To do: Starting at the line that contains "Nära beaglehund Arkivbild" and ending at the line that contains "Tre personer i skyddsdräkt öppnar bikupor.", the lines below are to be given again exactly, with nothing added.

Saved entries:
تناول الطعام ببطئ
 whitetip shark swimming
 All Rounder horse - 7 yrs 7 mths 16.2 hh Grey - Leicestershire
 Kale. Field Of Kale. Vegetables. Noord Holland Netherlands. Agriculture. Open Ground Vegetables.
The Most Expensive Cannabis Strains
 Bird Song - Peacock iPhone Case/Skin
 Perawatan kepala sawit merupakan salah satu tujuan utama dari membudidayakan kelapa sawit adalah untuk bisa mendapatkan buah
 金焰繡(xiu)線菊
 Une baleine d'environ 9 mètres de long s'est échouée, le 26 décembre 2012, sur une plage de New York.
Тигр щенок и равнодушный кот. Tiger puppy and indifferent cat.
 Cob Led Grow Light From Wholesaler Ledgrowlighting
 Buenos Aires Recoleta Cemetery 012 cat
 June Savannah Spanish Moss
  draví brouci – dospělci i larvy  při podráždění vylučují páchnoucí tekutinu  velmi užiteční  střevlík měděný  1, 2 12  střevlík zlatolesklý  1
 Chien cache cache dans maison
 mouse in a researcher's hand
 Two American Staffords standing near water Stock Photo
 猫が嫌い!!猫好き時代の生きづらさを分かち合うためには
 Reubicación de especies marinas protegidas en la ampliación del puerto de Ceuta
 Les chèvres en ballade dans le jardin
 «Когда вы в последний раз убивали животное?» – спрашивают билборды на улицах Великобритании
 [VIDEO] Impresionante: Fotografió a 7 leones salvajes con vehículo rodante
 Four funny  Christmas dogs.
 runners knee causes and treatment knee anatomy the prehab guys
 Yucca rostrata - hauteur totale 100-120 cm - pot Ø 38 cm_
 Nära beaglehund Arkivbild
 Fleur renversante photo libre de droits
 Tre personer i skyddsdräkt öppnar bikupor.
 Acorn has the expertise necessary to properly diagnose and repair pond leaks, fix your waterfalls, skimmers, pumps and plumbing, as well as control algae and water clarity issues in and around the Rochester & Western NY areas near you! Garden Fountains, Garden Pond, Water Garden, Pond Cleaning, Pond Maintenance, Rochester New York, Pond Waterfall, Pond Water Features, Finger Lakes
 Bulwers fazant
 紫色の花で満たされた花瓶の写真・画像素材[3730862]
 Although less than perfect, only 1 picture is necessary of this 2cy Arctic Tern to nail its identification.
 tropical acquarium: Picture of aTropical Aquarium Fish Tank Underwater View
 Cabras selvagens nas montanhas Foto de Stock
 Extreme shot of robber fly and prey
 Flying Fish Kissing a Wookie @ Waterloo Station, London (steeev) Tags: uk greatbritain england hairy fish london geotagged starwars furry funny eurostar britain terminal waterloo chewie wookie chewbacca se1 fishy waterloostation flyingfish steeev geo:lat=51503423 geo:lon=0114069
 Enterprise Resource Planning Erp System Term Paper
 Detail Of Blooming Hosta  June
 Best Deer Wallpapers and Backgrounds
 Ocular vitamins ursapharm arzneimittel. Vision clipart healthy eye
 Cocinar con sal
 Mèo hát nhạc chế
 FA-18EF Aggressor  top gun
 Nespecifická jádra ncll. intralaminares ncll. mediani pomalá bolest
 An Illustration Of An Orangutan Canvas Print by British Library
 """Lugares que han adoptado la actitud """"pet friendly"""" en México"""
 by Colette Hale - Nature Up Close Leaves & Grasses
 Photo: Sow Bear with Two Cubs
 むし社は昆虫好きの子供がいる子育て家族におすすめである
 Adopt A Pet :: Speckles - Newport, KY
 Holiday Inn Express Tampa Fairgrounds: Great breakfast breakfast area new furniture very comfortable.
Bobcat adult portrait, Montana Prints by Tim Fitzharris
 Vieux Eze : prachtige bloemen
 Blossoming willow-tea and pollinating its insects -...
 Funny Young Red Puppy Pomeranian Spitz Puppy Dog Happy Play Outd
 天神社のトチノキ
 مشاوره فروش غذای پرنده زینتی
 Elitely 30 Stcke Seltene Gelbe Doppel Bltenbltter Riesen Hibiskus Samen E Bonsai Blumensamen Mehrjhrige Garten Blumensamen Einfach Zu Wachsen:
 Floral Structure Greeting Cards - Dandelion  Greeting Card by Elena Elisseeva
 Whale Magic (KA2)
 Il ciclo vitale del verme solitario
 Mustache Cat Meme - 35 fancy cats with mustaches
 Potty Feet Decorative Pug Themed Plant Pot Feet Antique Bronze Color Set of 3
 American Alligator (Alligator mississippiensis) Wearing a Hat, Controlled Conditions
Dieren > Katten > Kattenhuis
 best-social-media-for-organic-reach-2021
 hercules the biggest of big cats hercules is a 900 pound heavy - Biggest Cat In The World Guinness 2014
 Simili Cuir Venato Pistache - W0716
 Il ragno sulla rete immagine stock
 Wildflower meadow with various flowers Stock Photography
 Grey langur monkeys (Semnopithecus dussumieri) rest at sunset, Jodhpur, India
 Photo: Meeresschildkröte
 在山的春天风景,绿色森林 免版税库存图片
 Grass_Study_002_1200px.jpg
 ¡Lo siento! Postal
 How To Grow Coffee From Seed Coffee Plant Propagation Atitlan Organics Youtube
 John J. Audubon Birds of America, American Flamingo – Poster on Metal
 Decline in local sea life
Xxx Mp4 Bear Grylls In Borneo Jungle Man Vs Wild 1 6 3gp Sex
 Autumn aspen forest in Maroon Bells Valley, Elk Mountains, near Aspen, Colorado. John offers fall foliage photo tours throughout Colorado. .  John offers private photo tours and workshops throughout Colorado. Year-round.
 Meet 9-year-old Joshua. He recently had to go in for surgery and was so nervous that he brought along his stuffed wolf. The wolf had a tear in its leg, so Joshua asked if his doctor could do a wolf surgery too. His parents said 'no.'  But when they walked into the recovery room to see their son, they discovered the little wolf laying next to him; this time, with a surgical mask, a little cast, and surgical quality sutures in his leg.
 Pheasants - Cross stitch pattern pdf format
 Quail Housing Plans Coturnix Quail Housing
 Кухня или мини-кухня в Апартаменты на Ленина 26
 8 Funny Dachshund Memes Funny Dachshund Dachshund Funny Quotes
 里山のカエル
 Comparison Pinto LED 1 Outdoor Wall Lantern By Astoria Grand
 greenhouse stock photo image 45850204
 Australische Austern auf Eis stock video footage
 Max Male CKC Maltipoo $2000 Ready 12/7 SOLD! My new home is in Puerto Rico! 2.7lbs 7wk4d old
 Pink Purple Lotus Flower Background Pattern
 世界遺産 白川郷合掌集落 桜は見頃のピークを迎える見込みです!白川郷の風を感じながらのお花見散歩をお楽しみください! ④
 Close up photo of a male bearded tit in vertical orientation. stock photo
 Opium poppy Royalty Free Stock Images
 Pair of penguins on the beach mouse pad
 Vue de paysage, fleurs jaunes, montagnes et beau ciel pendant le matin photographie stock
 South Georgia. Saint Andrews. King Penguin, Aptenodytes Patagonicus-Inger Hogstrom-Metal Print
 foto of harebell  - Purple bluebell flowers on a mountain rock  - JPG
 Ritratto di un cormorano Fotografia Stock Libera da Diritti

Response:
 Nära beaglehund Arkivbild
 Fleur renversante photo libre de droits
 Tre personer i skyddsdräkt öppnar bikupor.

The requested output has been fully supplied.